UK Child Migration to Australia 1945 1970

UK Child Migration to Australia  1945 1970
Author: Gordon Lynch
Publsiher: Springer Nature
Total Pages: 345
Release: 2021
Genre: Child care
ISBN: 9783030697280

Download UK Child Migration to Australia 1945 1970 Book in PDF, Epub and Kindle

This open access book offers an unprecedented analysis of child welfare schemes, situating them in the wider context of post-war policy debates about the care of children. Between 1945 and 1970, an estimated 3,500 children were sent from Britain to Australia, unaccompanied by their parents, through child migration schemes funded by the Australian and British Governments and delivered by churches, religious orders and charities.
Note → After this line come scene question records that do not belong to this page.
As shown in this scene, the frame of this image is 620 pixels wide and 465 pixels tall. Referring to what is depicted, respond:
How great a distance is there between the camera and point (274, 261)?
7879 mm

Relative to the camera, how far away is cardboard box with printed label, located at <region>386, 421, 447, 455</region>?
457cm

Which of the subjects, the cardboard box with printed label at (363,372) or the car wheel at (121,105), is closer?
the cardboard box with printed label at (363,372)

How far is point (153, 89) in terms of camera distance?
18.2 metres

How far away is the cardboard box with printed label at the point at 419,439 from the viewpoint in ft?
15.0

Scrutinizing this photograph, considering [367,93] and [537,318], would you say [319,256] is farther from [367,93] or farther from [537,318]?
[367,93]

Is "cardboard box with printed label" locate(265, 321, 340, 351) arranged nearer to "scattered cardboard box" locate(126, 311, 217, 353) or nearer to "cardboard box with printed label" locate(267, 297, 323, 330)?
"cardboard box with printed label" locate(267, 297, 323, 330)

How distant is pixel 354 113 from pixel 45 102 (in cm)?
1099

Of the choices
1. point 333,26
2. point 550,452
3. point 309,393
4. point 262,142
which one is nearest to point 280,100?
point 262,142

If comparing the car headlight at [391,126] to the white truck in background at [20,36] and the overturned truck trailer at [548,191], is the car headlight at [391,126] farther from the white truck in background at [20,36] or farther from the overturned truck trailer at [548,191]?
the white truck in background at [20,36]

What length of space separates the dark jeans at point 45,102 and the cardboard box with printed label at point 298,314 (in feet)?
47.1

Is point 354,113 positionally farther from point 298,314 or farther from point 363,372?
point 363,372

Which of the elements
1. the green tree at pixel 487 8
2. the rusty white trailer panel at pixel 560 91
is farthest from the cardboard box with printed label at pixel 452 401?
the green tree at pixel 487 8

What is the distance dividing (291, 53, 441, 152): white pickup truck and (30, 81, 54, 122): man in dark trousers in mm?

Functioning in a wider history of the migration of unaccompanied children to overseas British colonies, the post-war schemes to Australia have become the focus of public attention through a series of public reports in Britain and Australia that have documented the harm they caused to many child migrants. Whilst addressing the wide range of organisations involved, the book focuses particularly on knowledge, assumptions and decisions within UK Government Departments and asks why these schemes continued to operate in the post-war period despite often failing to adhere to standards of child-care set out in the influential 1946 Curtis Report. Some factors such as the tensions between British policy on child-care and assisted migration are unique to these schemes. However, the book also examines other factors such as complex government systems, fragmented lines of departmental responsibility and civil service cultures that may contribute to the failure of vulnerable people across a much wider range of policy contexts.